AI Infrastructure2026-06-20
IEEE Spectrum AI
Ondas sonoras para chips más eficientes
Investigadores han desarrollado un enfoque novedoso para la computación neuromórfica que utiliza ondas sonoras para imitar operaciones similares a las del cerebro, lo que podría reducir drásticamente el consumo de energía en comparación con los chips electrónicos de IA convencionales. La innovación aborda uno de los mayores desafíos de la inteligencia artificial: la enorme potencia necesaria para ejecutar grandes redes neuronales.

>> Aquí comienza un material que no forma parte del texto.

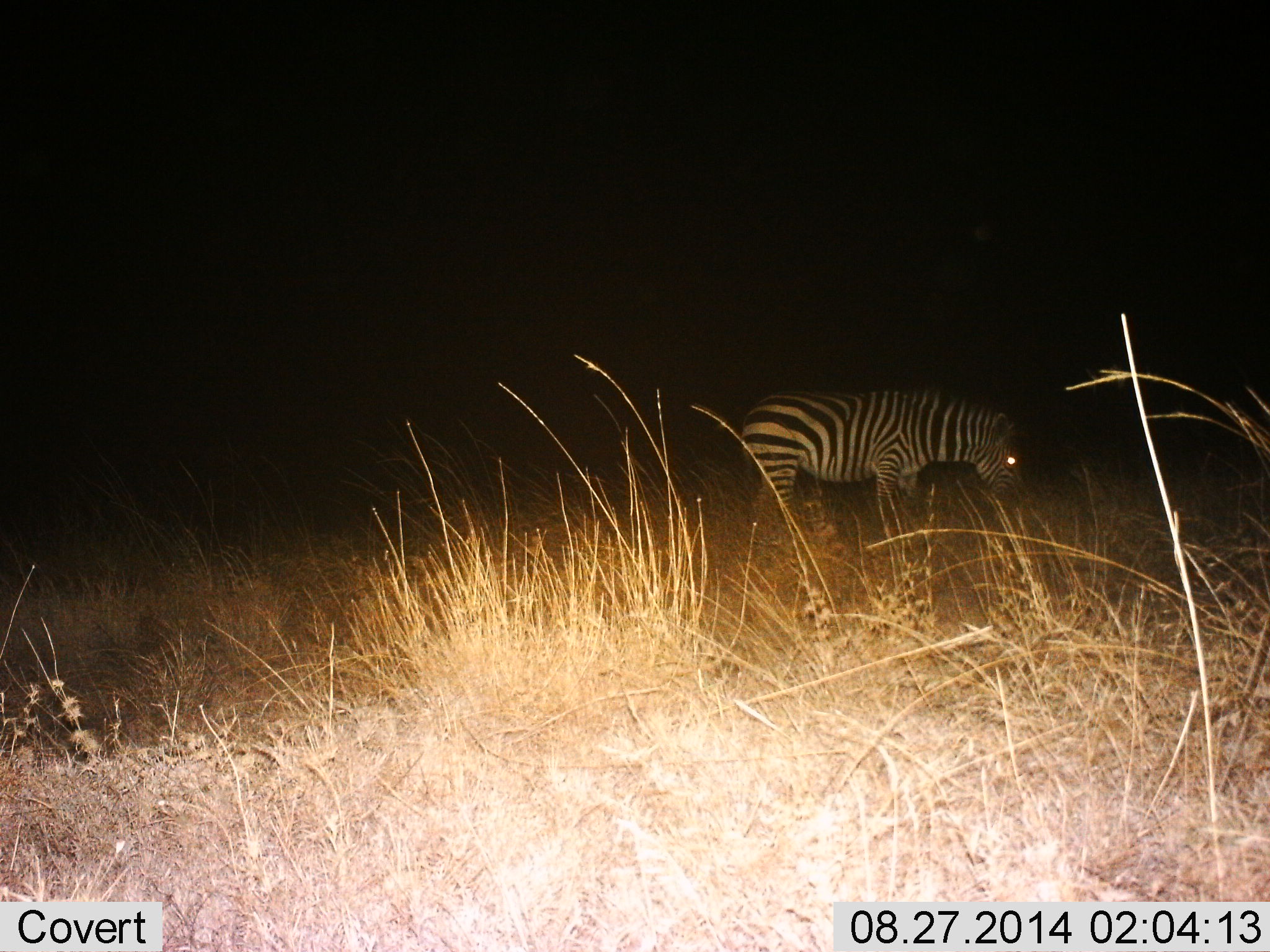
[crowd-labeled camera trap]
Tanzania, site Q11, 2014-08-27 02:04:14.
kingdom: Animalia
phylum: Chordata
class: Mammalia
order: Perissodactyla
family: Equidae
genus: Equus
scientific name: Equus quagga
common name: plains zebra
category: zebra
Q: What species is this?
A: Zebra (plains zebra) (Equus quagga).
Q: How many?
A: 1.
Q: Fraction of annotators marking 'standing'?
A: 30%.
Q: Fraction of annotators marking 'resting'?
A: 0%.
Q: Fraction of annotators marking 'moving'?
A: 0%.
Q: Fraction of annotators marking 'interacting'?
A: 0%.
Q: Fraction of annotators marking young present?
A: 0%.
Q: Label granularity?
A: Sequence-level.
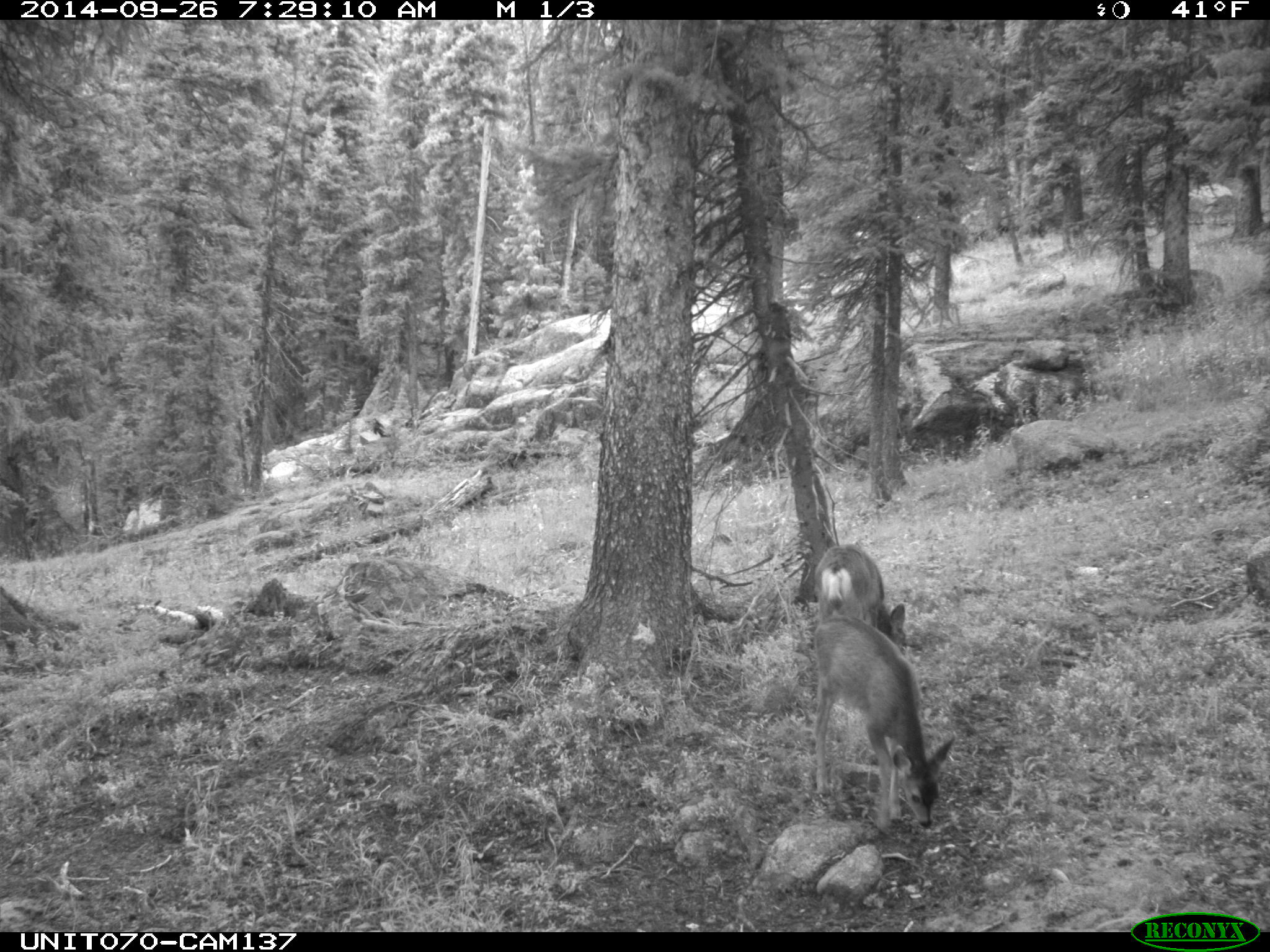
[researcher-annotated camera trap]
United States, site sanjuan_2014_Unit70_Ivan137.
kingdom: Animalia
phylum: Chordata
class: Mammalia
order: Artiodactyla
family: Cervidae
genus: Odocoileus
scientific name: Odocoileus hemionus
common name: mule deer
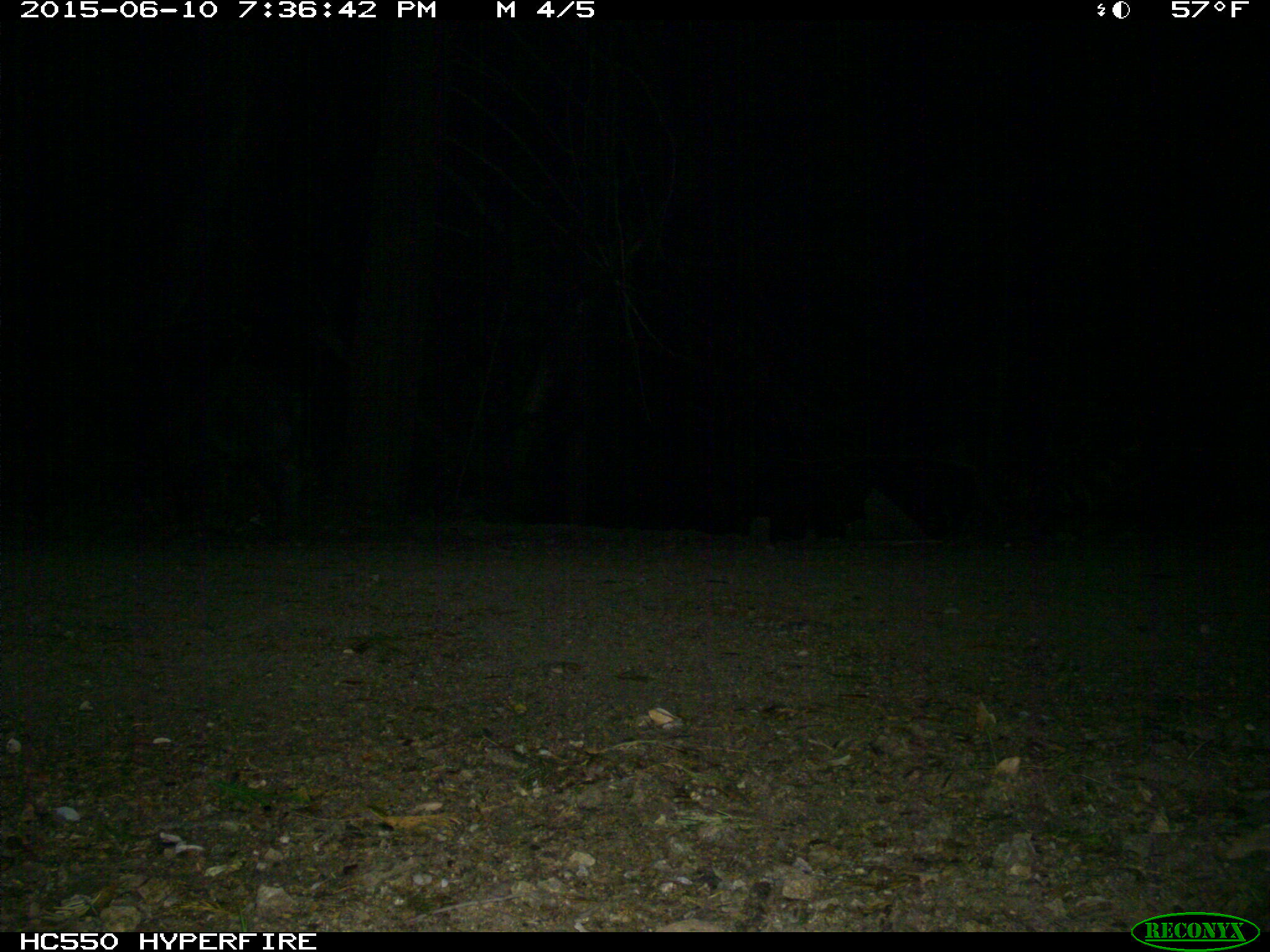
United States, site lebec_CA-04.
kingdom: Animalia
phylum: Chordata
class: Mammalia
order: Artiodactyla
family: Suidae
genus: Sus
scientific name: Sus scrofa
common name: wild boar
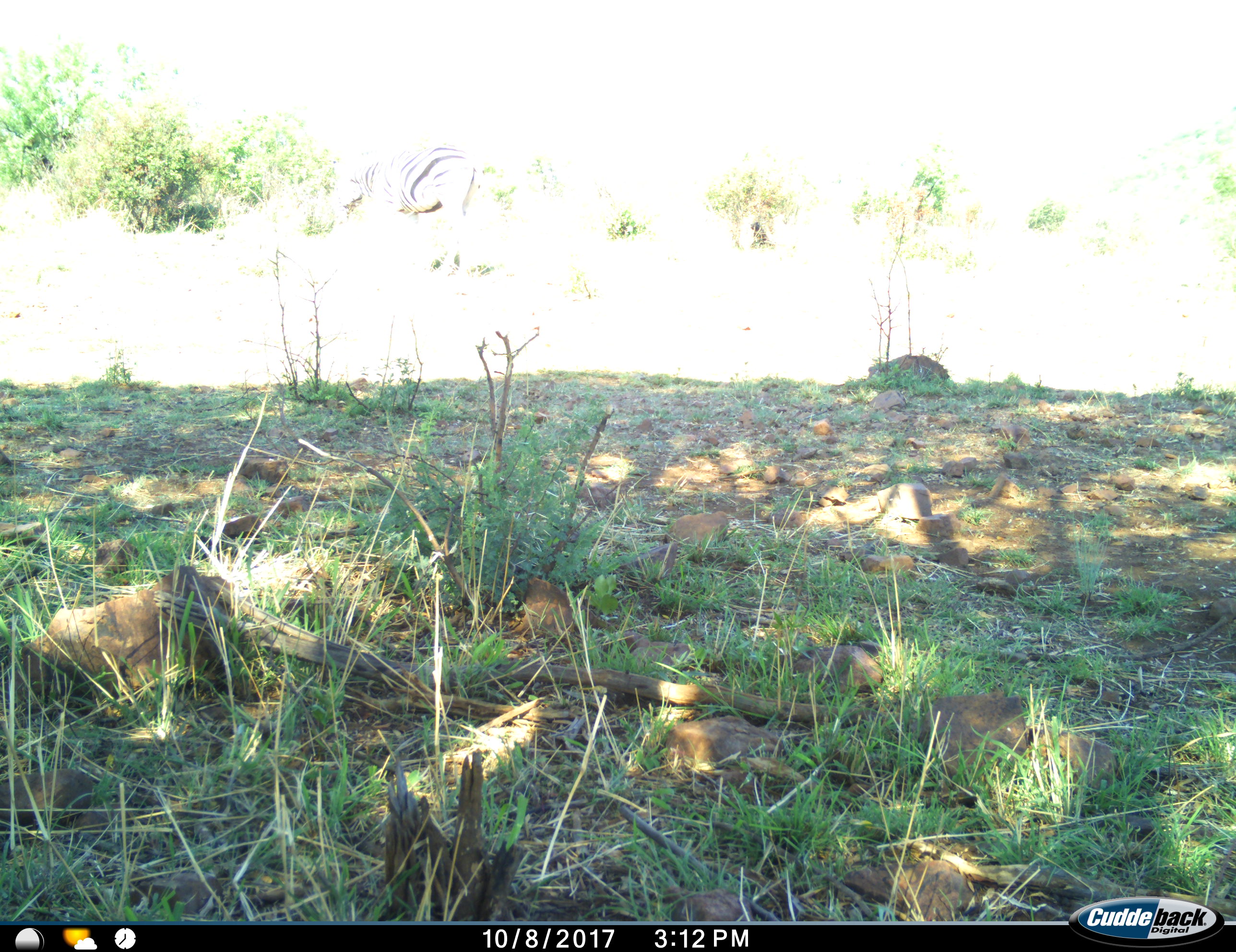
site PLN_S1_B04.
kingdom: Animalia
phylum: Chordata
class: Mammalia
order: Perissodactyla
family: Equidae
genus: Equus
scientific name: Equus quagga burchellii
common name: burchell's zebra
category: zebraburchells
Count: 1.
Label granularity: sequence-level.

Los chips neuromórficos están diseñados para emular la estructura y función de los cerebros biológicos, utilizando redes neuronales de picos que procesan información de manera similar a las neuronas. Sin embargo, las implementaciones electrónicas tradicionales aún sufren de ineficiencia energética, particularmente en las conexiones entre neuronas artificiales.
Al introducir ondas sonoras—específicamente, ondas acústicas superficiales—los investigadores crearon un sistema donde la información se transporta mediante vibraciones mecánicas en lugar de corrientes eléctricas. Este enfoque imita más de cerca la forma en que las neuronas biológicas se comunican, utilizando la propagación de ondas para transmitir señales con una pérdida mínima de energía.
En pruebas de laboratorio, el chip neuromórfico basado en ondas sonoras demostró la capacidad de realizar tareas de reconocimiento de patrones utilizando una fracción de la energía requerida por los chips electrónicos convencionales. Los investigadores reportaron ahorros de energía de hasta 100 veces en ciertas configuraciones, aunque advierten que se necesita más desarrollo para escalar la tecnología.
Las implicaciones son significativas. Los chips neuromórficos energéticamente eficientes podrían permitir el procesamiento de IA en dispositivos de borde como teléfonos inteligentes, wearables y sensores IoT, reduciendo la dependencia de la computación en la nube. También podrían hacer que el entrenamiento de IA a gran escala sea más sostenible, abordando las crecientes preocupaciones sobre la huella de carbono de los centros de datos.
Aún quedan desafíos, incluyendo la complejidad de fabricación, la integración con sistemas basados en silicio existentes y la garantía de confiabilidad a lo largo del tiempo. Sin embargo, el enfoque de ondas sonoras representa una dirección prometedora para la computación neuromórfica, acercándonos a hardware de IA que realmente piense como un cerebro—sin agotar la red eléctrica.